> [YOUR TASK] Which of the lines below hold "trap"? Please return each one.

> [Collected data entries]

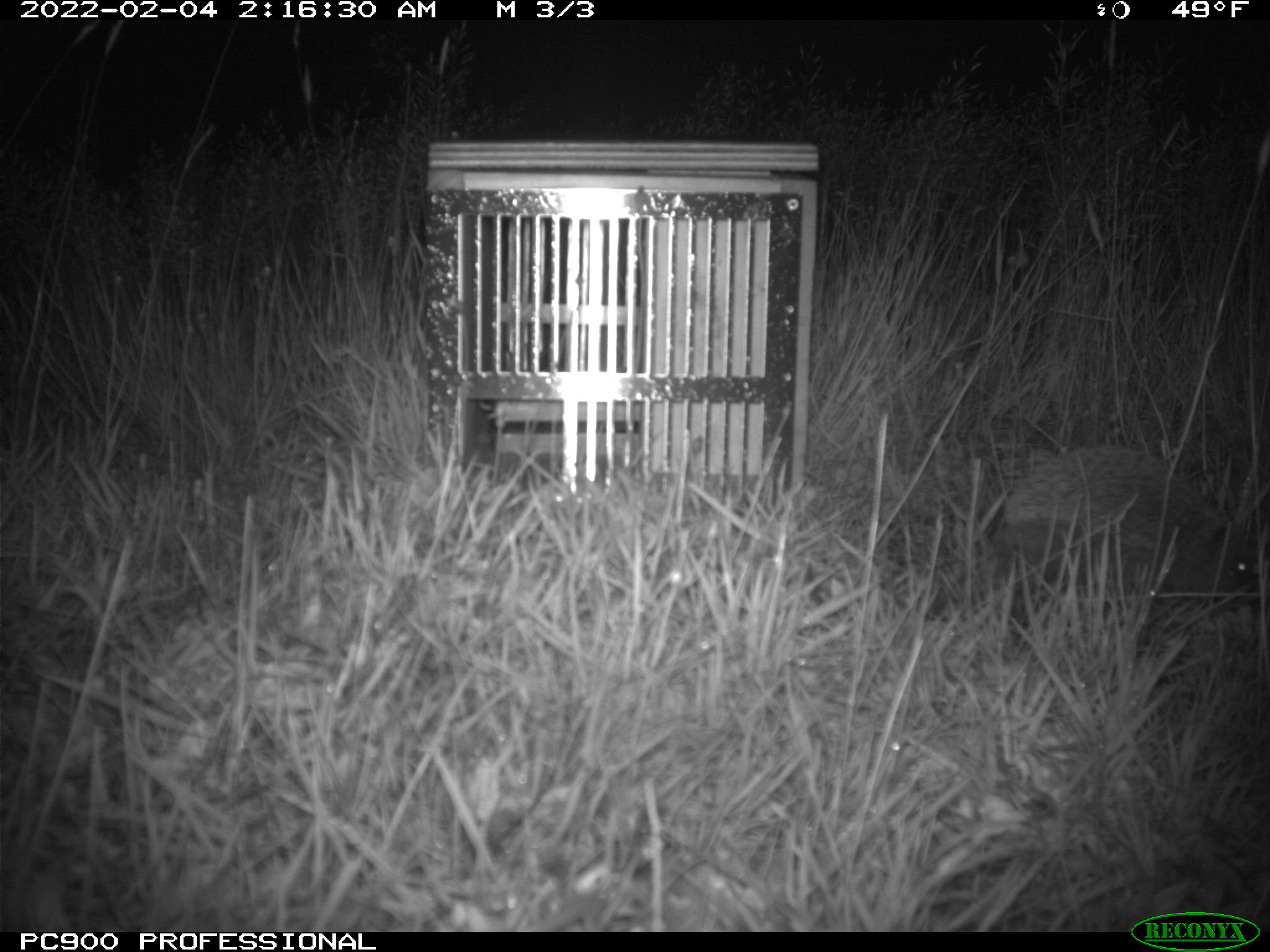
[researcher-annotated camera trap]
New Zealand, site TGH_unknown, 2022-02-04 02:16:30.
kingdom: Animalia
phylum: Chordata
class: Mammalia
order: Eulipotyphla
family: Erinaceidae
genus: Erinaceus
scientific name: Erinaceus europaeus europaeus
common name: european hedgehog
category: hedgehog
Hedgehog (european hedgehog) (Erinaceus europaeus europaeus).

---

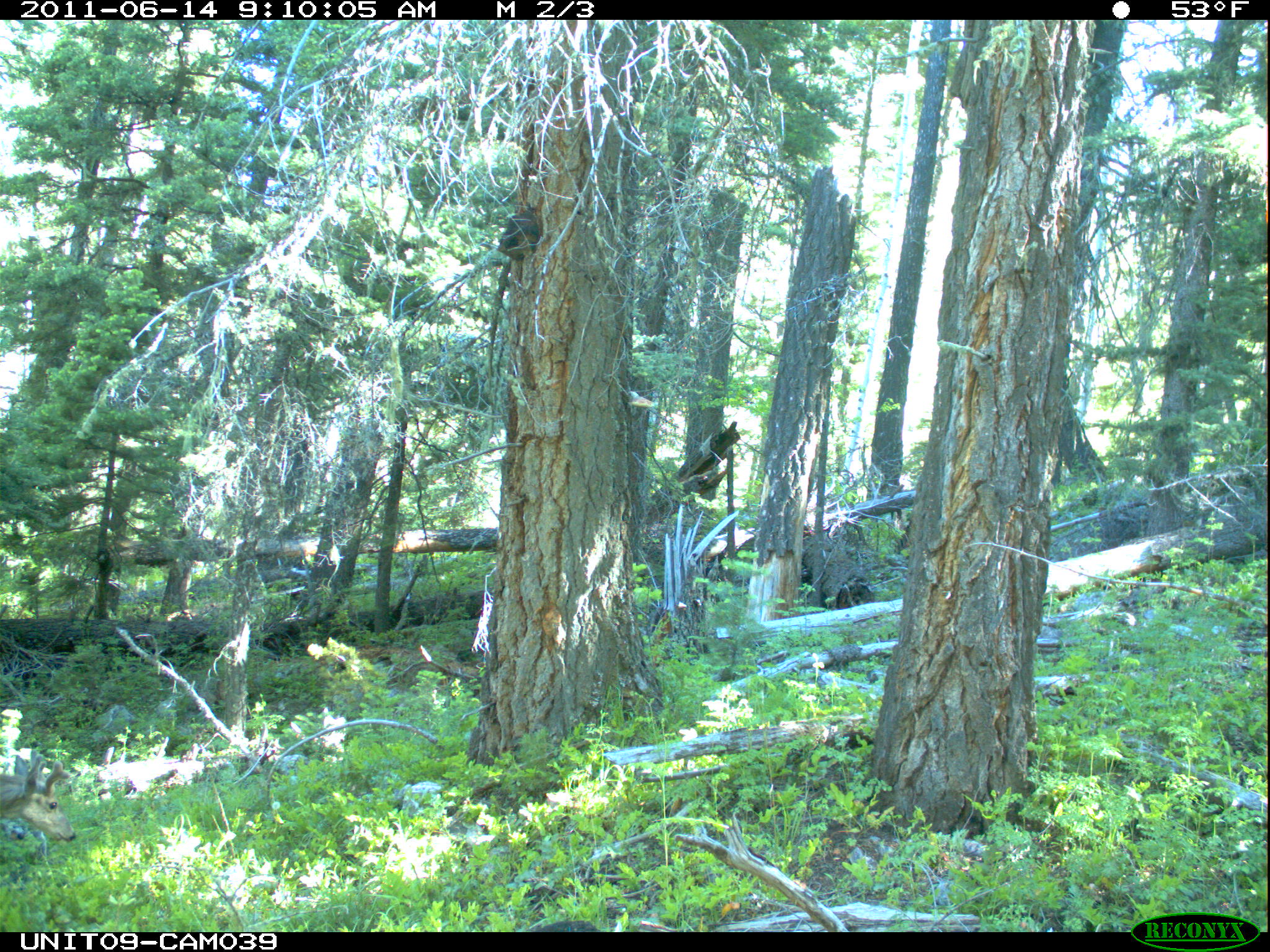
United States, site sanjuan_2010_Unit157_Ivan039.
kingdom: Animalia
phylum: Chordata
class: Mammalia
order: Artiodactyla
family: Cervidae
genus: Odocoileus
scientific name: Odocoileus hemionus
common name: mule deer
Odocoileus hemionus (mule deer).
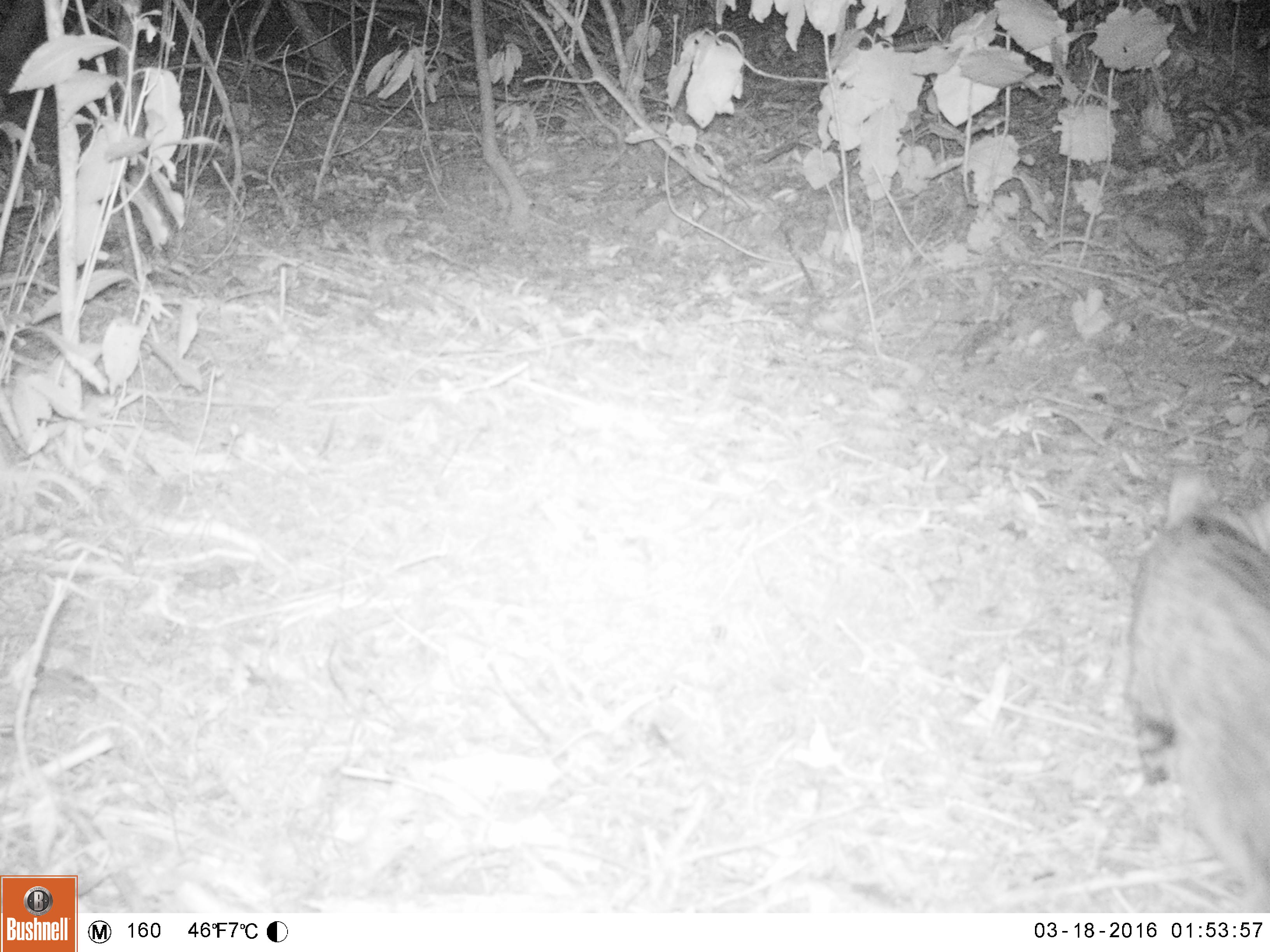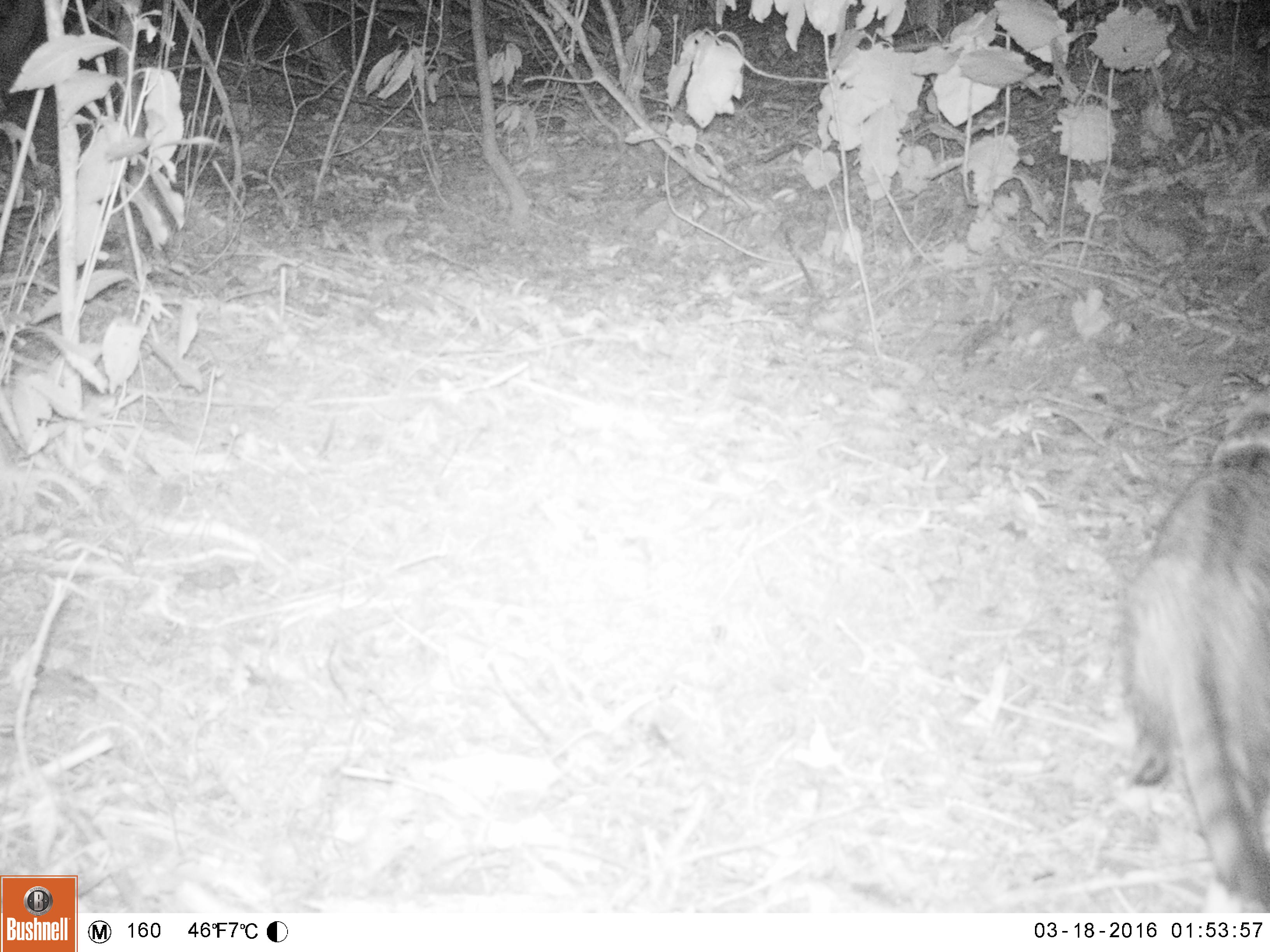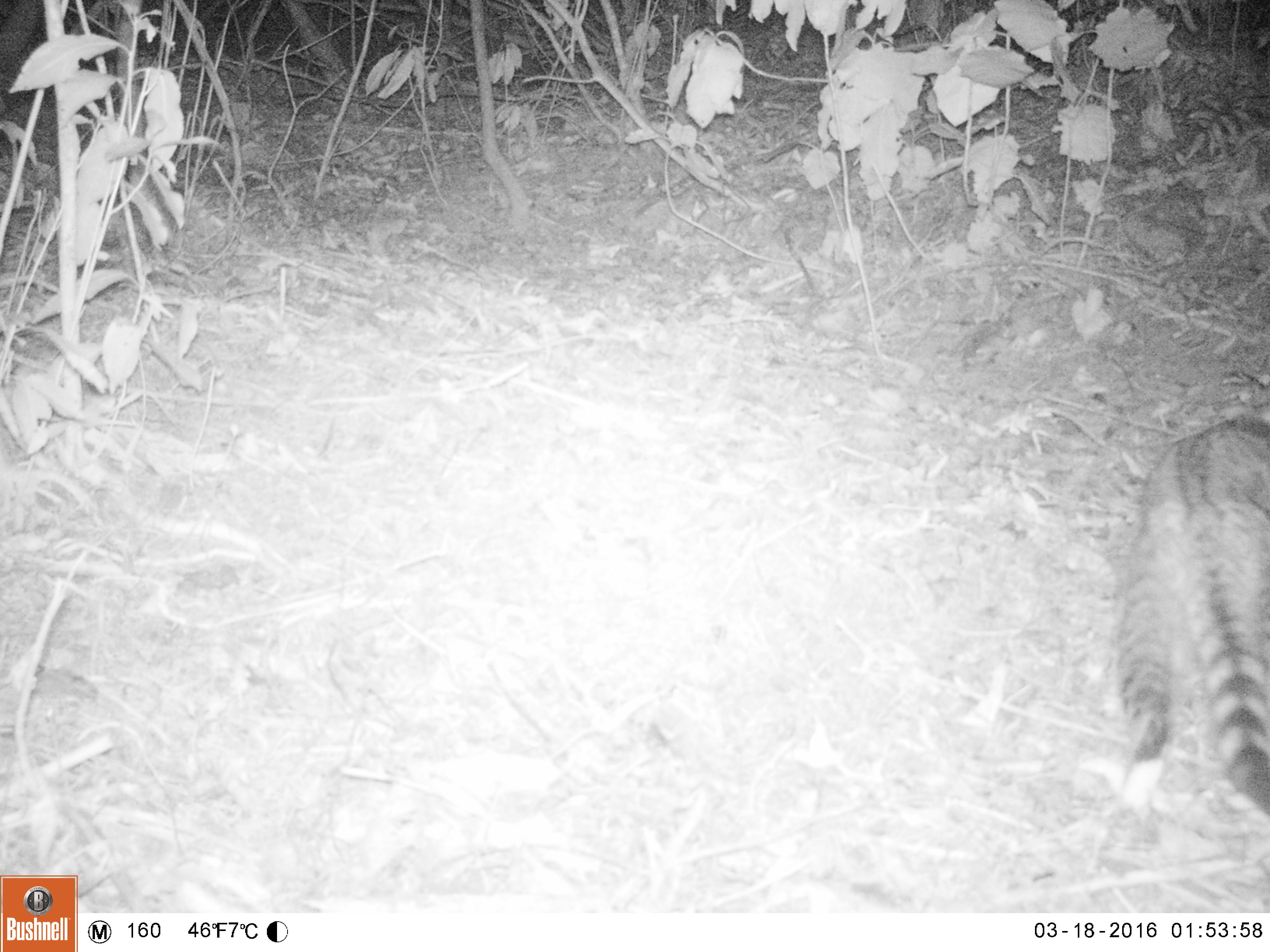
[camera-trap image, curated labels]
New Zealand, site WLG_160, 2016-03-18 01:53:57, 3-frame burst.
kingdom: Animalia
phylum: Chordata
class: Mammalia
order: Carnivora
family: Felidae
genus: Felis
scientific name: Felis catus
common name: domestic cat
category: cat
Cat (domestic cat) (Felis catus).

> [PROBLEM SOLUTION]
[researcher-annotated camera trap]
[camera-trap image, curated labels]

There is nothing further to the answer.